I am trying different things in Samtools to get a reasonable .vcf file for 2 human exomes I have sequenced.
Whatever I do I keep getting a file of ~600Mb which has millions of rows and can't fully open in Excel. I would expect ~22,000 variant calls per person so I assume this file is filled with sequencing blips that aren't genuine variants.
The method I have tried are making a pileup and converting a bcf to vcf via the varFilter command:
samtools mpileup -g -f hg19.fa aln.srt.bam > raw.bcf
bcftools view -vcg raw.bcf > var.bcf
bcftools view var.bcf | perl vcfutils.pl varFilter > var-final.vcf
I have also tried this:
samtools mpileup -uf hg19.fa srt.bam | bcftools call -mv - > file.vcf
Can anyone tell me how to best call rare variants in Samtools?
Many thanks
Just because you got more than expected doesn't mean they are fake. Look into the data and see what is present! Where did you get the idea people carry 22,000 variants?
Your samtools command is fine, other tools will make other lists of variants.
Samtools doesn't know what a rare variant is, you'll have to define rare and do some post-filtering. Maybe you want nonsynonymous exonic variants only?
I think OP needs to follow GATK Best Practices, in that OP needs to annotate variants and then filter by functionality, region, MAF to get to their desired result.

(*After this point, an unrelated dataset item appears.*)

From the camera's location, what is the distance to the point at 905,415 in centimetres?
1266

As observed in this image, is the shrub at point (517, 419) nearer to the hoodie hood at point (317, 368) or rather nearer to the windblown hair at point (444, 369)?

Hi thanks for your reply, I have looked at the data and that is why I think they are fake. I am getting millions of variant calls, the literature suggests and general is that the average exome carries around 22,000 variants (this includes synonymous changes). I also have experience analysing exome data once the variants have been called (by someone else). This is why I was hoping for something similar. I thought using varFilter would help select genuine variants, and I have also used
-D
to change the depth of the call I want to keep but nothing changed in my output.I was putting off using GATK because I didn't find it user friendly, not that any of these tools are to someone who has no experience at this! You're right, I do want variants that are nonsyn and exonic. I also want to scream into a pillow.
If the sample was good and the sequencing was done to a sufficient depth, variants can rarely be fake. Your target will need filtering to be found. Try picking only exonic variants - and remember, samtools is really sensitive and good for low coverage data, but GATK is better for high coverage human data. Maybe an expert on samtools can give you better inputs on optimizing it for your case.
GATK might look like it is a bit more complicated, but it is definitely so for a reason. It has a ton of downstream analysis tools and the best documentation I've seen yet. You'd benefit by giving it a go. Most problems you ever face in GATK will have a straightforward solution already discussed on their forums.
Are these millions of sites really variant from reference? Maybe you're seeing all callable sites including those homozygous-reference.
The other possibility is that the BAM is not aligned to this hg19.fa, so you will get basically every site called as mutant. You have to be sure the BAM is aligned to the same reference file as you call variants with. Maybe you can post some of the VCF you think is wrong?
(a lot of GATK's unfriendliness is to prevent these mistakes)